For years I’ve heard about the Toronto International Film Festival, from friends and relatives who live there and through news reports.
It’s a festival that celebrities and the public both enjoy.
"When the big stars come to this festival I think what they really like is that it's a public festival," said Cameron Bailey, co-director of the festival in a story by the Canadian Press. "Unlike some of the big industry festivals in Europe, they can actually really connect with the fans here. And the Toronto fans are cool - they're not going to go crazy with them, but they really admire and appreciate their work."
I'll agree my friends are cool. And they have bumped into celebrities on several occasions during their pilgrimage to the festival, only to find themselves in a deep conversation over the French-Canadian delicacy known as “poutine.” This French-Canadian delicacy (very) slightly resembles American cheese fries with gravy. Being a native of Canada I will say fries and gravy rock, but hold the cheese curds, please.
So back to the film festival.
“You got to come, eh?” my friends would always say.
“Someday, maybe,” was my reply.
However, this year I took my friend's invitation seriously. But instead of attending as guest, the journalist in me decided to cover the event while I’m there.
I envy the Hollywood mainstays such as George Clooney and Brad Pitt – who can just fly in and out. It’s not that easy for a reporter covering the event.
Did I mention the paperwork involved with getting the interview
with these stars?
Still, it's worth it. TIFF is not as old as Cannes (a baby by comparison), but it is much bigger in terms of the number of films (268 features and 68 shorts) and the media exposure.
Therein lays my biggest dilemma since starting this adventure -- narrowing down the screenings that I wish to attend. A lot of journalists covering TIFF are there for the entire week. Being Cinderella and attending the ball for the first time, I have only the weekend.
So choose one screening and one interview, right?
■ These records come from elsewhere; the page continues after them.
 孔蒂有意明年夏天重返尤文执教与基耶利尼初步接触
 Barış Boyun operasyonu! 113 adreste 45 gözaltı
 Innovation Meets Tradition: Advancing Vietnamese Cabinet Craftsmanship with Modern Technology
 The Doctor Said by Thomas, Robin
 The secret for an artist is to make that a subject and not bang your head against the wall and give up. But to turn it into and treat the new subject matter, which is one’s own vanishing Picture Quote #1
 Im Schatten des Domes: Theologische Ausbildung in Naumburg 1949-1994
|Francis Ford Coppola on the set of Twixt.|
At the top of my list was Francis Ford Coppola. He’s at TIFF promoting his new film "Twixt" starring Val Kilmer. Besides being the director of the “Godfather” he was a Detroiter before he was a New Yorker. It was a good start.
Once I started hearing from the publicists, including those with Clooney, Sir Anthony Hopkins, Ryan Gosling and Rhys Ifans the list quickly changed. Clooney's Toronto contributions include the family drama "The Descendants" from director Alexander Payne (“Sideways”) and a political saga he directed, "The Ides of March" in which he plays a presidential candidate, opposite Ryan Gosling. Gosling, who will be returning to his native province of Ontario as a breakout artist, is also in Toronto promoting his new action film, "Drive." Hopkins is starring in the sexual thriller "360" along with Jude Law; Rhys Ifans stars alongside Vanessa Redgrave in the Shakespeare film, "Anonymous."
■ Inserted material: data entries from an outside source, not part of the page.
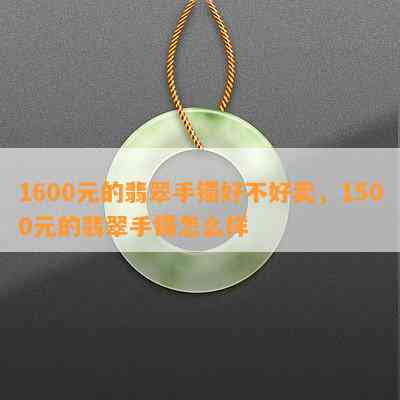 1600元的翡翠手镯好不好卖，1500元的翡翠手镯怎么样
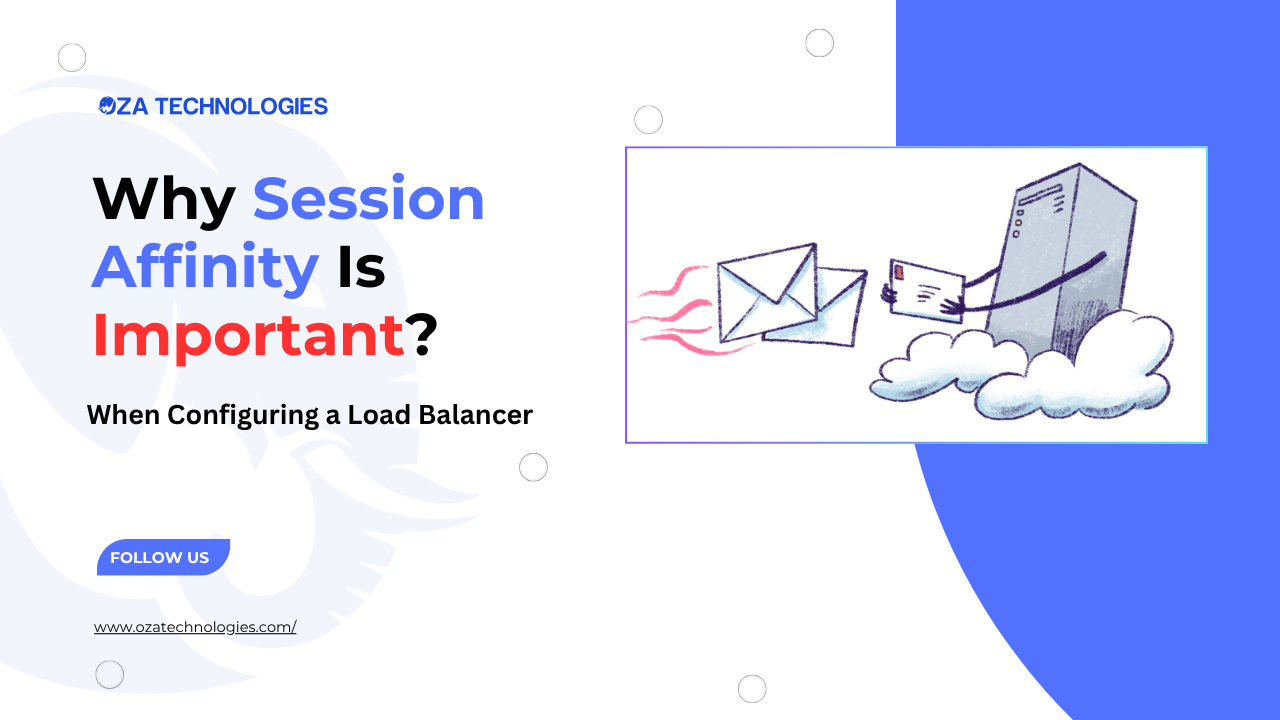 Why Session Affinity Is Important When Configuring a Load Balancer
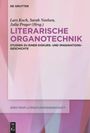 : Literarische Organotechnik, Buch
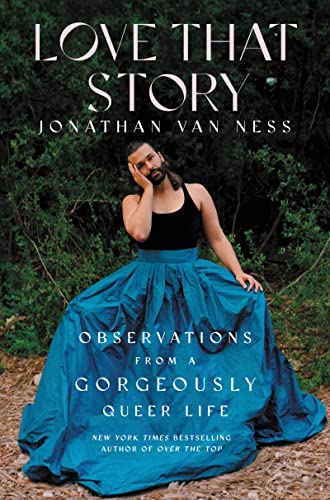 Beispielbild fr Love That Story: Observations from a Gorgeously Queer Life zum Verkauf von More Than Words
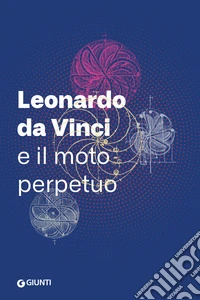 Leonardo da Vinci e il moto perpetuo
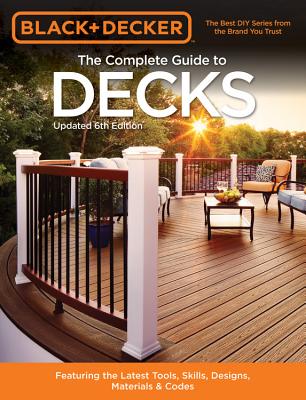Black & Decker the Complete Guide to Decks 6th Edition: Featuring the Latest Tools, Skills, Designs, Materials & Codes - Editors Of Cool Springs Press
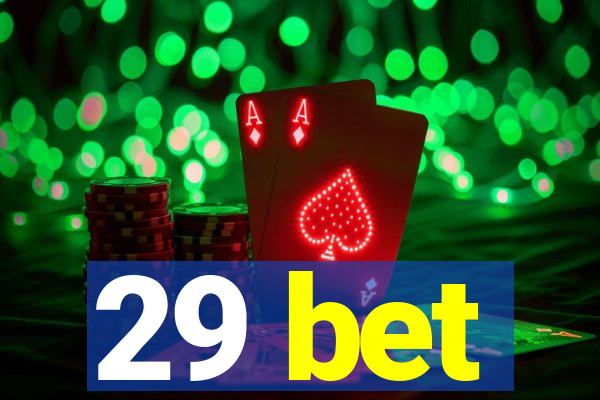 29 bet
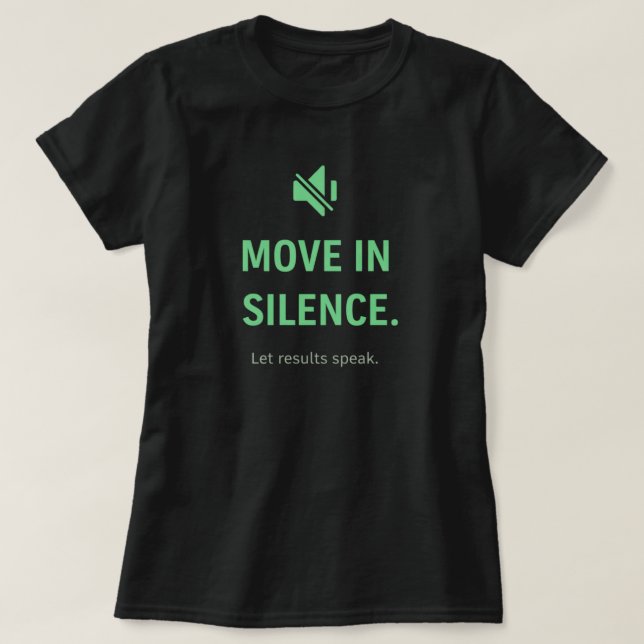 Camisa Inspiradora de Foco Premium Mova-se em Silê (Frente do Design)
I tried to include as many press opps as possible.
|One of several documentaries at TIFF.|
But then there’s the logistics: maintaining a thorough schedule of theater locations and travel time. Most of the screenings are in downtown Toronto, but we're talking Canadian (metric) blocks as opposed to American (feet) blocks. So I allowed extra time for scrambling. But just when I thought I had mastered TIFF, a wave of emails arrived from the international contingent. By the time I left the shop I was feeling the ill effects of too many sweets in one sitting.
As of today I have several back-to-back interviews within minutes of a screening and at least three or four more confirmations to come in. None of which include Coppola, who will be there when I’m gone.
Film festivals are a crazy event to cover.
I'm not even there yet and already I can see myself racing between events with a sweat ball dangling from my nose. Yet I could not be more excited.
So, despite the paperwork and tummy knot, I am delighted to be covering TIFF.